Aim 2 will focus on a novel human precision-cut lung slice (PCLS) platform from donors with asthma and risk alleles. Evaluations of ICAM1 expression and inflammatory mediators, as well as measures of airway hyper-responsiveness (AHR) to carbachol after RV16 infection in PCLS with and without risk alleles underlie this aim. It is understood that RV does not replicate well in murine systems and that human cell cultures lack the ability to investigate physiologic responses of tissue and host immunity during viral infections. With the Kennedy Laboratory?s ability to prepare and maintain PCLS from human donors that preserve lung architecture and physiologic responses, our laboratory can examine, within the correct host and target tissue, immunologic mechanisms driving AHR, a surrogate for asthma exacerbations, in lung tissue from donors with asthma and risk alleles during RVA infections ex vivo. The project described will generate important data about the immunology of RVA disease in high-risk asthma populations and will establish a framework on which to conduct further translational investigations into the relevance of 17q21/ORMDL3 risk alleles, ICAM1, and RVA-induced immune responses that trigger RVA-induced asthma exacerbations.

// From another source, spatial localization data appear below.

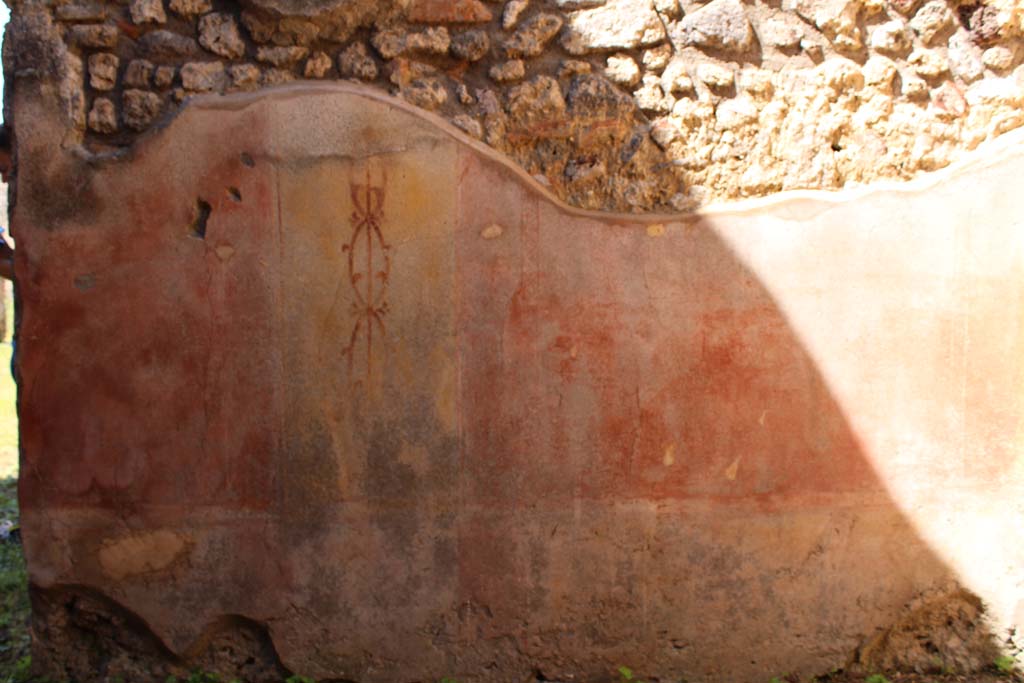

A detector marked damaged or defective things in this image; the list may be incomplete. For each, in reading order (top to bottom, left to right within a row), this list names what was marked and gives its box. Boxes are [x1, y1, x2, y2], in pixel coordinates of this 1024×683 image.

damaged plaster area [6, 0, 1024, 210]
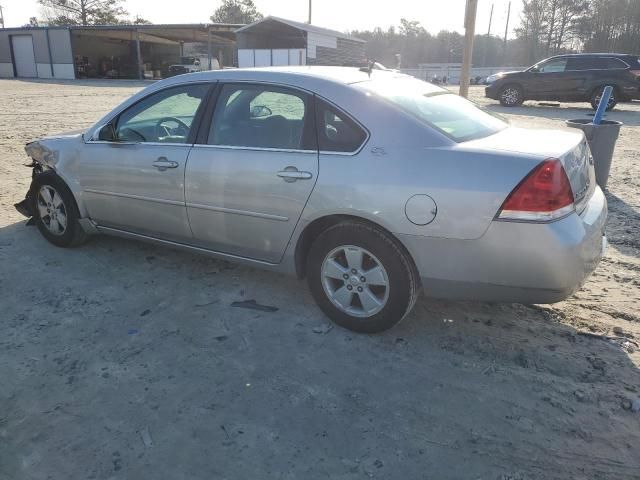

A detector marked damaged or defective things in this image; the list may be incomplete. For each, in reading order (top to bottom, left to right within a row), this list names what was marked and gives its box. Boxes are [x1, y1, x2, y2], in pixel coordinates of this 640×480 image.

exposed wheel well [292, 215, 418, 280]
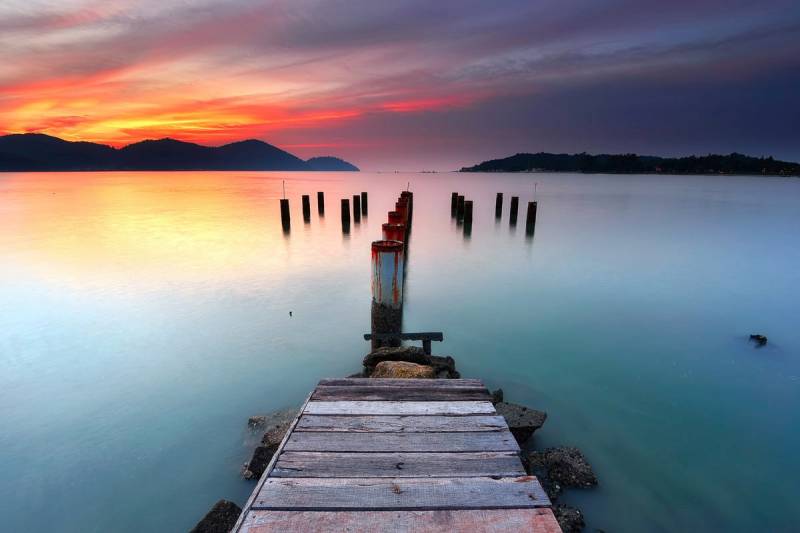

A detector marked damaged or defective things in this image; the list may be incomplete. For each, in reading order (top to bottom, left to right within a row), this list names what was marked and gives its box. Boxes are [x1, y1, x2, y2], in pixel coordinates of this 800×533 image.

rusted metal post [382, 221, 406, 242]
rusty red post [382, 221, 406, 242]
rusted metal post [370, 240, 404, 350]
rusty red post [370, 240, 404, 350]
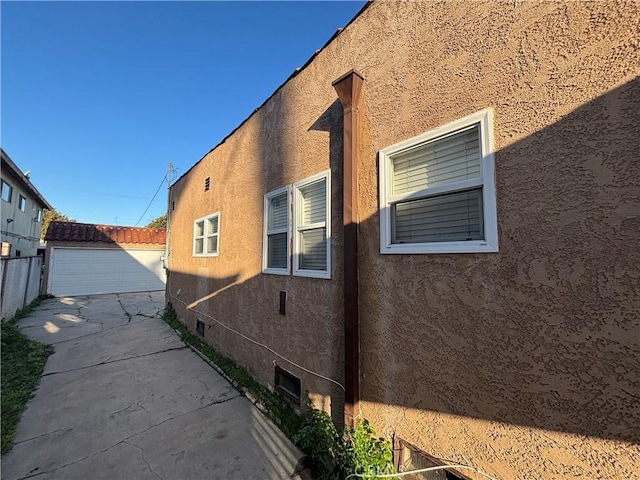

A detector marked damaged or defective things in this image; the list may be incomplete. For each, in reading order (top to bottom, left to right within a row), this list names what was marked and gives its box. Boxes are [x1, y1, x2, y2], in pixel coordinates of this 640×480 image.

rusty downspout [332, 68, 362, 428]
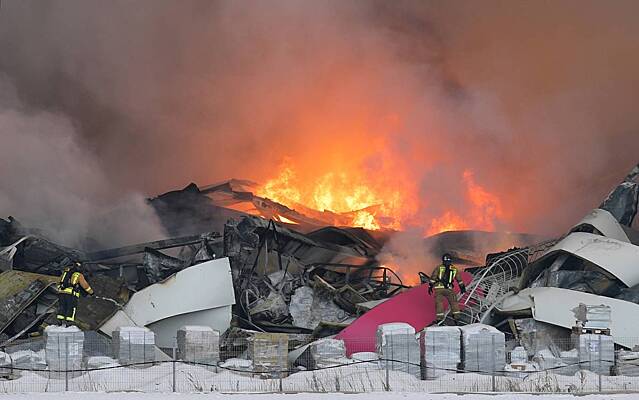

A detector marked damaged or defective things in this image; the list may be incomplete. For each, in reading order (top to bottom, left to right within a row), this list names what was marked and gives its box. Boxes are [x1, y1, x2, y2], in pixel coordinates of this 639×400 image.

crumpled metal panel [572, 208, 632, 242]
charred wreckage [0, 162, 636, 376]
crumpled metal panel [536, 233, 639, 290]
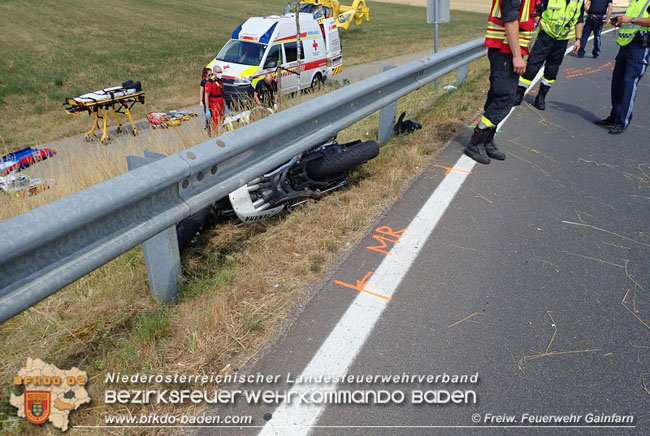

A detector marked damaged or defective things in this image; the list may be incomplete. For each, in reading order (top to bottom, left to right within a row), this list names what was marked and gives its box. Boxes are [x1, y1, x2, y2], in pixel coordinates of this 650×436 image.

crashed motorcycle [177, 136, 380, 252]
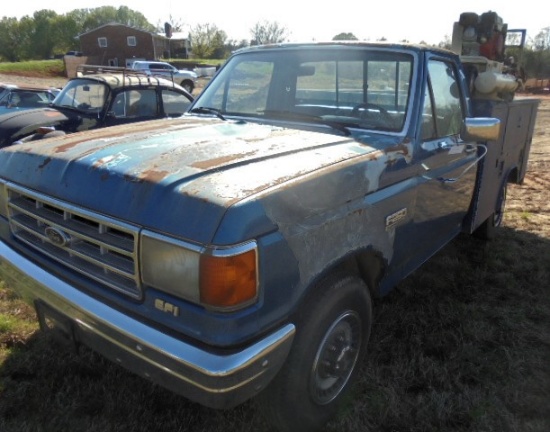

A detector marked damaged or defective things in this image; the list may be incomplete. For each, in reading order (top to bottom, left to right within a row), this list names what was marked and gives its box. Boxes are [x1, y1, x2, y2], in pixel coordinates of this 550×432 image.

rusty hood [0, 115, 392, 243]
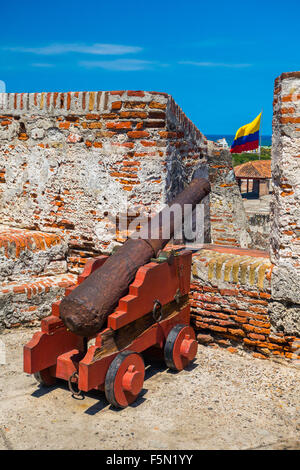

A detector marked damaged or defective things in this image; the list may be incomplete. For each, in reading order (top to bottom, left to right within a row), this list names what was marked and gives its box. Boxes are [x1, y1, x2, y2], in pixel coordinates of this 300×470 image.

rusty cannon barrel [59, 177, 210, 338]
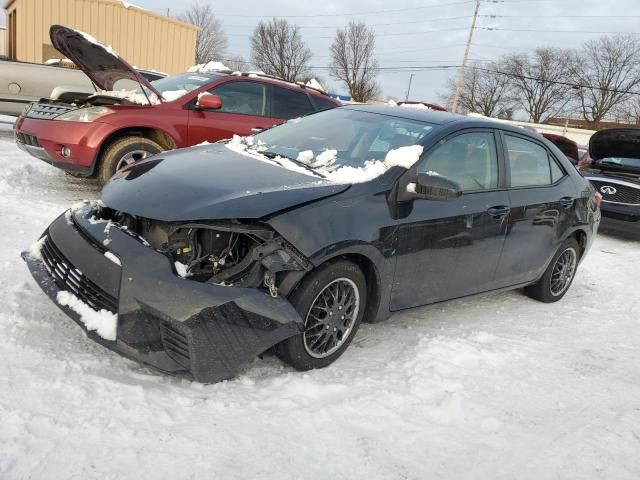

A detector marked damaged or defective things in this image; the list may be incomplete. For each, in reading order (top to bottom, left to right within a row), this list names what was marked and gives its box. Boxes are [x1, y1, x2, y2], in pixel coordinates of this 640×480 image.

crumpled front bumper [21, 202, 306, 382]
damaged front end [20, 202, 310, 382]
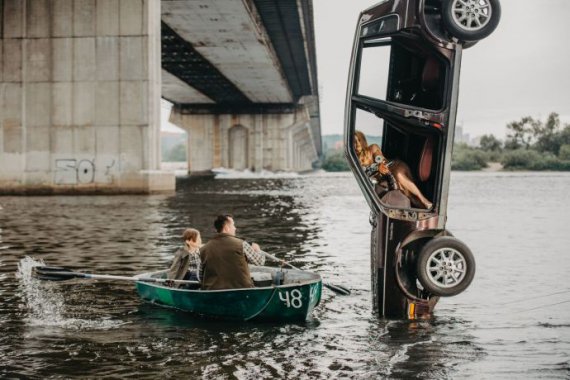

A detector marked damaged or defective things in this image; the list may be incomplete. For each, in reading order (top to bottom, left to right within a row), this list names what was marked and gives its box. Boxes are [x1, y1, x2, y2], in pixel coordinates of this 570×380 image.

overturned black suv [342, 0, 496, 320]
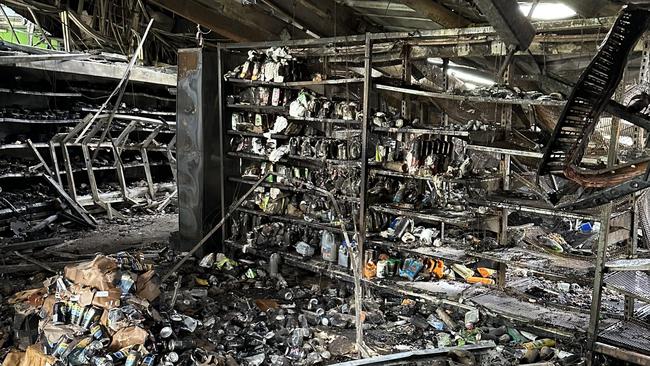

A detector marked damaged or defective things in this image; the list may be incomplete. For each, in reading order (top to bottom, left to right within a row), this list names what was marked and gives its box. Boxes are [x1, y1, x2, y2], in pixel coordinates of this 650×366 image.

broken shelf board [372, 83, 564, 106]
warped shelf [372, 85, 564, 108]
broken shelf board [227, 151, 360, 168]
broken shelf board [228, 177, 360, 203]
broken shelf board [370, 203, 480, 229]
broken shelf board [364, 239, 466, 264]
broken shelf board [466, 246, 592, 286]
broken shelf board [604, 272, 648, 304]
burnt can [52, 302, 68, 324]
burnt can [81, 306, 102, 328]
burnt can [52, 334, 73, 358]
burnt can [124, 348, 140, 366]
broken shelf board [596, 320, 648, 354]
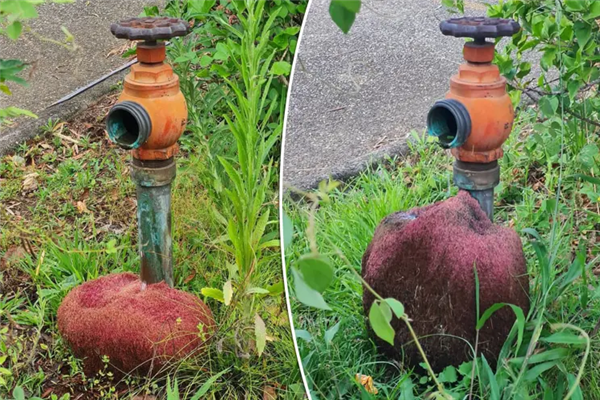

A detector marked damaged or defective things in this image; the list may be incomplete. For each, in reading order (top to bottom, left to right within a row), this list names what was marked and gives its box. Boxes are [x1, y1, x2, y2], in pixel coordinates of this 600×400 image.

corroded metal pipe [132, 158, 176, 286]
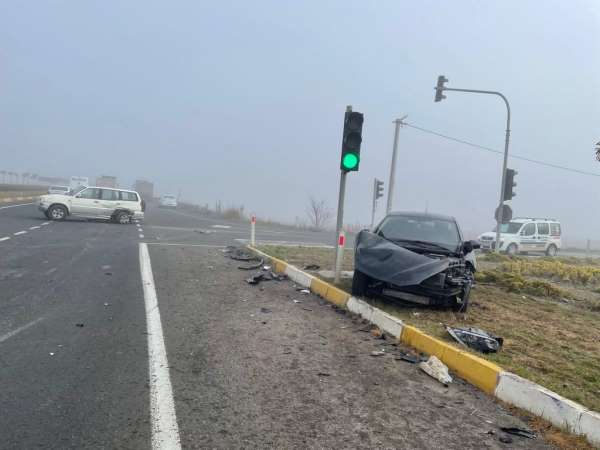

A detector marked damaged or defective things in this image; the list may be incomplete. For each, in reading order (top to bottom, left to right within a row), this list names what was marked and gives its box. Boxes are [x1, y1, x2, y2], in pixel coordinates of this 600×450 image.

damaged black car [352, 212, 478, 312]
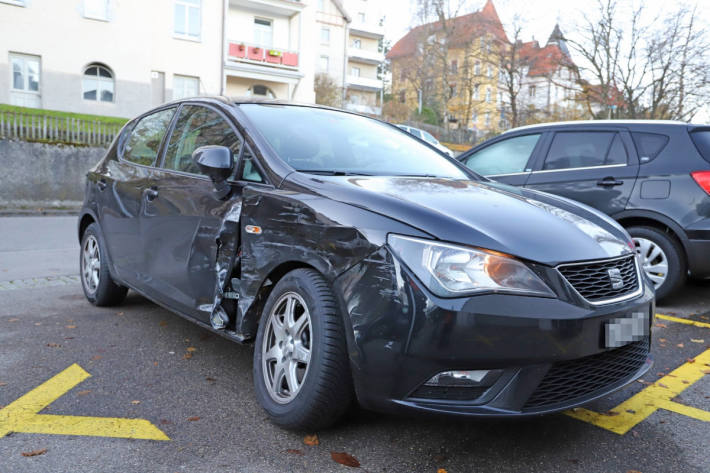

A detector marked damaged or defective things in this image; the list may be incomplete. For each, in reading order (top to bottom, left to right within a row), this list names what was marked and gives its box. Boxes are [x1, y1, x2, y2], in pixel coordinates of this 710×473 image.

damaged black car [78, 97, 656, 430]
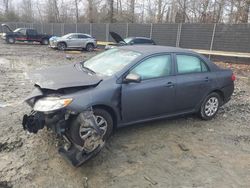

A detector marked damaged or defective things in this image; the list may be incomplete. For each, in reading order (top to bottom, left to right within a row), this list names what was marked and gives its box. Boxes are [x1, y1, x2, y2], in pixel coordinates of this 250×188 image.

crumpled front bumper [21, 109, 104, 167]
damaged front end [22, 98, 105, 166]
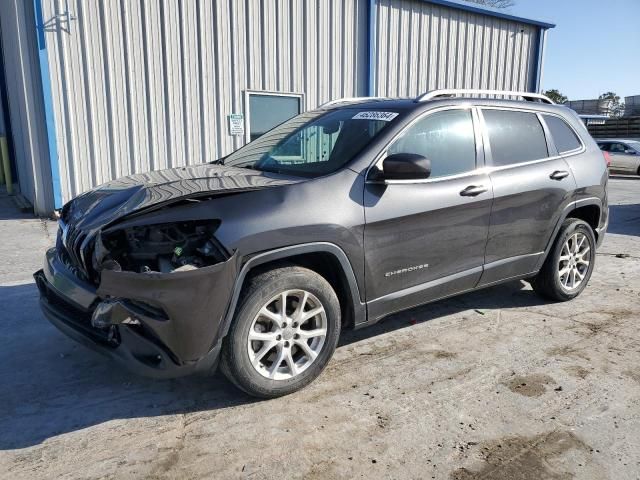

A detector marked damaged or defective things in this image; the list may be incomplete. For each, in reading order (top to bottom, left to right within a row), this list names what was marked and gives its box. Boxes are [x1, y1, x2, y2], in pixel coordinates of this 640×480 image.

damaged jeep cherokee [36, 90, 608, 398]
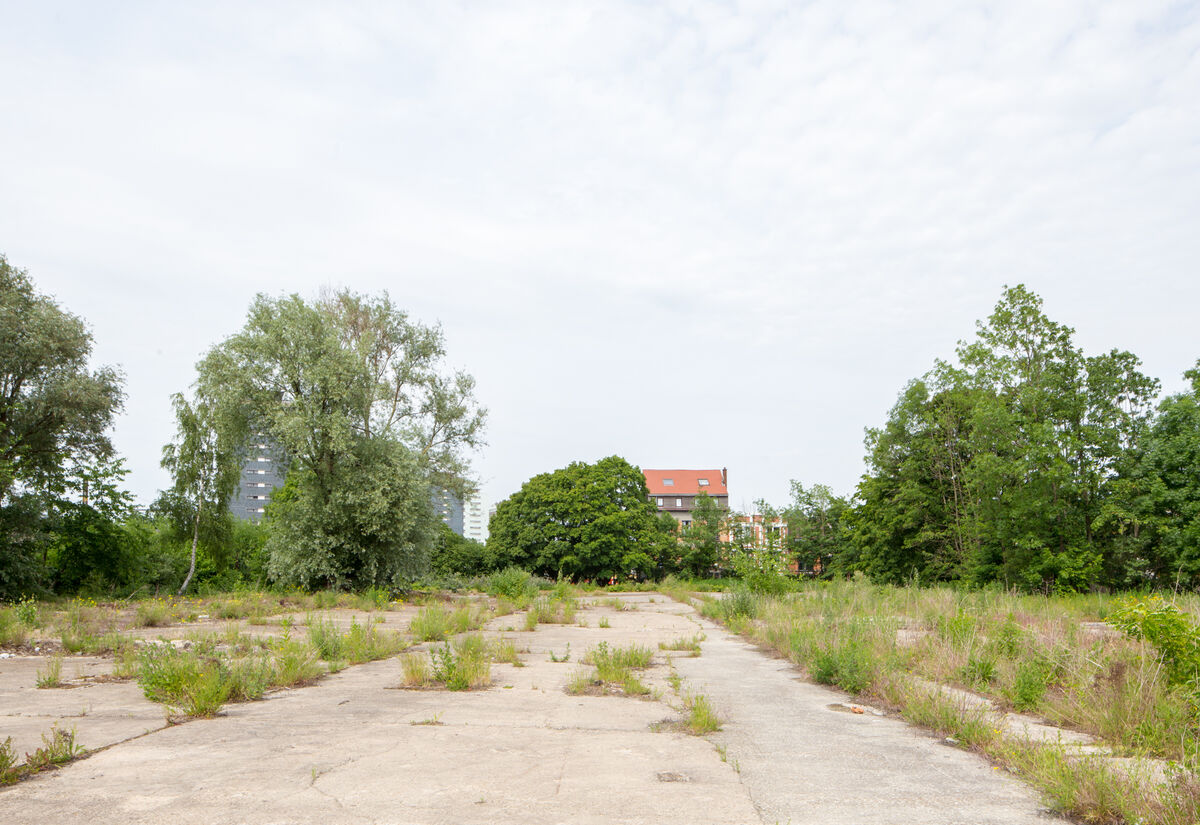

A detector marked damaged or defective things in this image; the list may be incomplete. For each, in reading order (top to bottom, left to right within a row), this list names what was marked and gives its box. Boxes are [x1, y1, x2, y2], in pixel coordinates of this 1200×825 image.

cracked concrete path [2, 596, 1056, 820]
cracked concrete path [676, 616, 1056, 820]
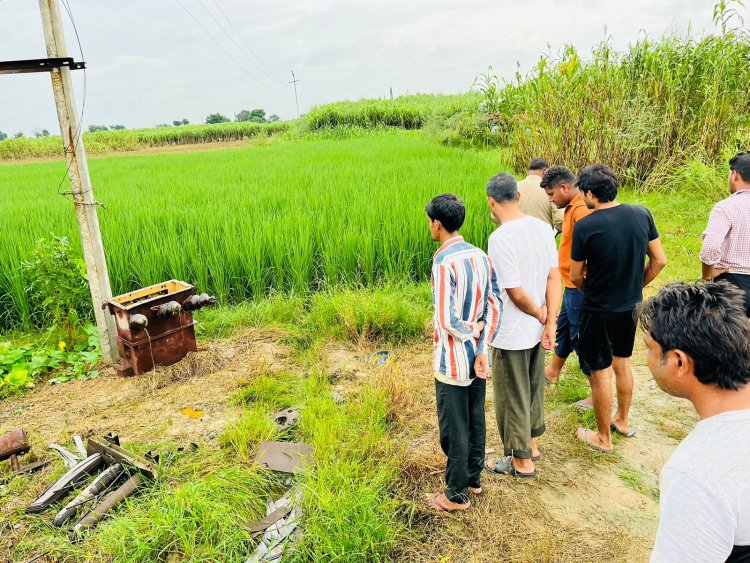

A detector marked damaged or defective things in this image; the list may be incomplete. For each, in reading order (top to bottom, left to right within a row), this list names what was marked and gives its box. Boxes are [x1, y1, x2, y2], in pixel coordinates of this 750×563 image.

rusty metal bracket [0, 57, 86, 75]
broken metal piece [270, 410, 302, 432]
broken metal piece [48, 442, 81, 470]
broken metal piece [256, 440, 314, 476]
broken metal piece [26, 454, 104, 516]
broken metal piece [54, 462, 125, 528]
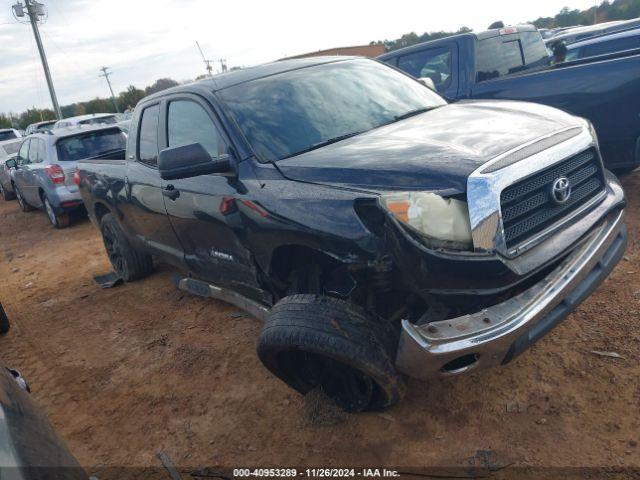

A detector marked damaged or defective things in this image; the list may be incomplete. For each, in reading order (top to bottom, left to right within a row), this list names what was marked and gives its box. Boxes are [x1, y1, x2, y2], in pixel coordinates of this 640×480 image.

crumpled hood [272, 99, 584, 195]
damaged front bumper [398, 208, 628, 380]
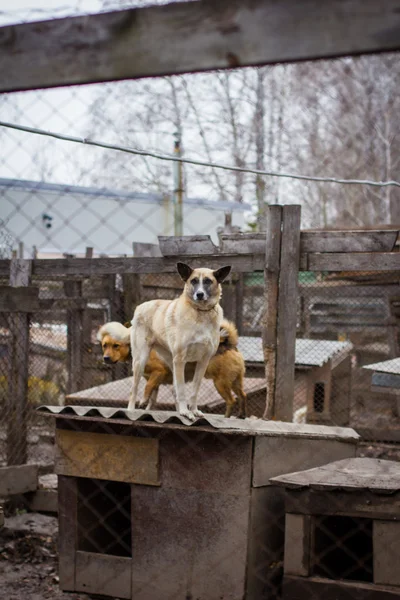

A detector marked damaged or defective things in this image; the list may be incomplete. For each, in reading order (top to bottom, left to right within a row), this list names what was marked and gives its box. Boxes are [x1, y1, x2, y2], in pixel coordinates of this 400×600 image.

rusty metal panel [54, 428, 159, 486]
rusty metal panel [161, 432, 252, 496]
rusty metal panel [131, 486, 250, 596]
rusty metal panel [75, 552, 131, 596]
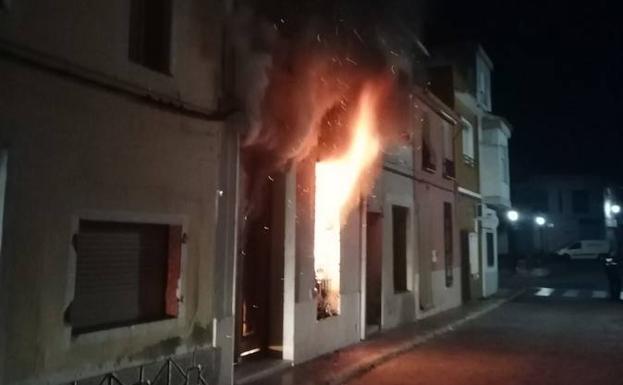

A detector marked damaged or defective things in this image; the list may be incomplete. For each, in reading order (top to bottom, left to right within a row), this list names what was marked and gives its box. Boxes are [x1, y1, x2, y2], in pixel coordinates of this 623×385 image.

peeling plaster wall [0, 57, 228, 384]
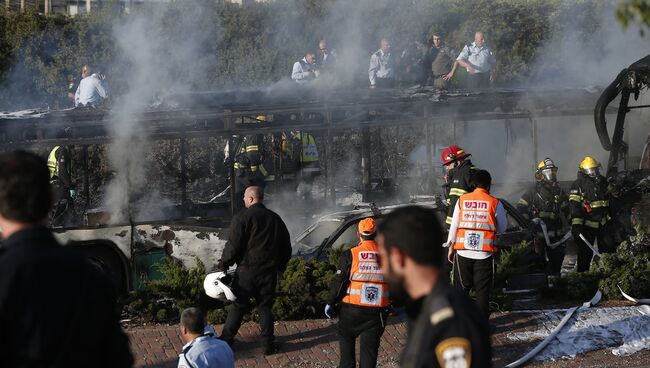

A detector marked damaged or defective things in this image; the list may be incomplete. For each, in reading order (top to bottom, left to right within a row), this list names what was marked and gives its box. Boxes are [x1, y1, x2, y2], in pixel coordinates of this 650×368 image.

Based on the literature, 60% to 80% of children with asthma exacerbations presenting to the emergency department will have evidence of rhinovirus (RV), culpable for the exacerbation, and 60% of all children with asthma will have 17q21/ORMDL3 asthma risk alleles. Some of these single nucleotide polymorphisms (SNPs) (risk alleles) are gain of function and increase ORMDL3 expression, and, in turn, ORMDL3 has been shown to regulate ICAM1 expression, the receptor for RVA; thus, we hypothesize that asthma subjects with specific 17q21/ORMDL3 SNPs (risk alleles) will have increased ICAM1 expression leading to susceptibility to and increased symptoms during RVA-induced exacerbations of asthma. Study findings will begin to connect genetic risk for exacerbations of asthma related to RV infection, as well as provide a valuable resource for consideration of targeted therapeutics to ICAM1 or associated pathways in individuals with risk alleles.